Litigation Letter
Paternity under the Human Fertilisation and Embryology Act 1990
In re D (a child appearing by her guardian ad litem) HL SJ 27 May
An unmarried couple had begun a course of IVF treatment using donor sperm. The male partner signed an acknowledgement that
they were being treated together and that he intended to become the legal father of any resulting child. After the couple
had separated the female partner became pregnant following a second course of treatment without the male partner’s knowledge.

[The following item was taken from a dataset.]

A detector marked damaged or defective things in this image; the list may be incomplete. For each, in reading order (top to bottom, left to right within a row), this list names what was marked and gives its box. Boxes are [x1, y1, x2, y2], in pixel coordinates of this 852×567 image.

For the purpose of conferring paternity under s28(3) of the Human Fertilisation and Embryology Act 1990 on an unmarried male
partner whose sperm had not been used, the critical time for assessing whether the insemination that led to the birth of a
child was ‘in the course of treatment services provided for her and a man together’ was when the embryo or the sperm and eggs
were placed in the woman. The general rule that the original course of treatment continued until either party or the clinic
withdrew from the understanding that the man and woman were being treated ‘together’ could produce some undesirable and unjust
consequences. Although legal certainty was important, it was more important that the very significant legal relationship of
parenthood should not be based on a fiction. The clinic’s perception of whether treatment services were being provided to
two people ‘together’ was only one element to be taken into account. If the rest of the evidence showed that at the material
time there was no longer any ‘joint enterprise’ between the woman and her ex-partner this was the decisive element. Accordingly
in the present case the male partner was not to be treated as the father of the child.